Although his injury took place in fall camp, the Norcross native admitted his subsequent recovery following his surgery took almost the entire year to complete.

“Yeah, it was really tough, honestly. Coming in the season I’m thinking I’m going to have a bigger role and then I get hurt right before it begins,” Luckie said. “I didn’t feel I had as much juice as I had at first. It took me a while to get it back. I started to get it towards the end of the season, but I just didn’t feel like the same player I was. But now, coming into this season, I feel great. It’s the best I’ve felt in a long time. I’m excited to be out there and be 100 percent.”

“I say this all the time, but the biggest thing I learned from Brock (Bowers) is just how consistent you need to be to be an elite player."
Lawson Luckie

In last week’s season debut against Clemson Luckie showed what he can do.

Luckie was repped 25 times in Saturday’s game, not only playing a key role as an inline blocker but also catching two passes for 37 yards, including a key 31-yard gain early in the contest.

“It happened so fast. I’m not even really thinking about it. I’m just getting lined up, checking the defense, looking for how I’m going to run,” he said. “There’s a couple of different ways I can take that route and then I just see what the defense is giving me, and I just run it. You try not to think about it much; you don’t want to overthink.”

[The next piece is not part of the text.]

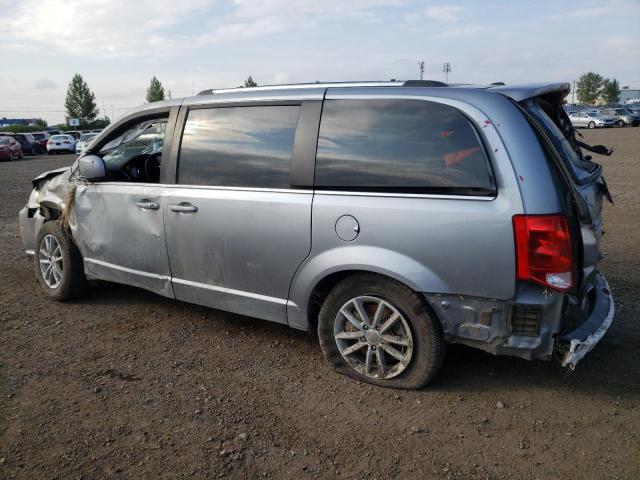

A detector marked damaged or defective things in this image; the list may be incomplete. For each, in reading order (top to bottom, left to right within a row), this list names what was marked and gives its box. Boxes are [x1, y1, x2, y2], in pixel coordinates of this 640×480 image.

Head coach Kirby Smart is liking what he sees.

"He’s more confident in the system. He’s healthy, tougher, and more physical, but needs to improve on that,” Lawson has a passion for the game and he’s really, really football savvy. He understands football and leverages and has made a lot of plays in the passing game and continues to play more physically."

That comes as no surprise.

Luckie is a Bulldog legacy. His father Mike was a former Bulldog linebacker. Along with brothers Miles and Dustin, the trio made up the famous “Luckie triplets” who played with Georgia in the late 1990s.

“I remember being younger, I would see pictures of them in college and I would have no idea who was who besides the numbers they had on,” smiled Lawson Luckie, who held 27 offers out of high school, including ones from Alabama and Auburn.

“Growing up, Georgia was my dream school, but I definitely weighed my options coming out of high school. It wasn’t just Georgia for me,” he said. “But Georgia happened to be the best place for me, and it did happen to be my dream school. It was the perfect place for me to end up at.”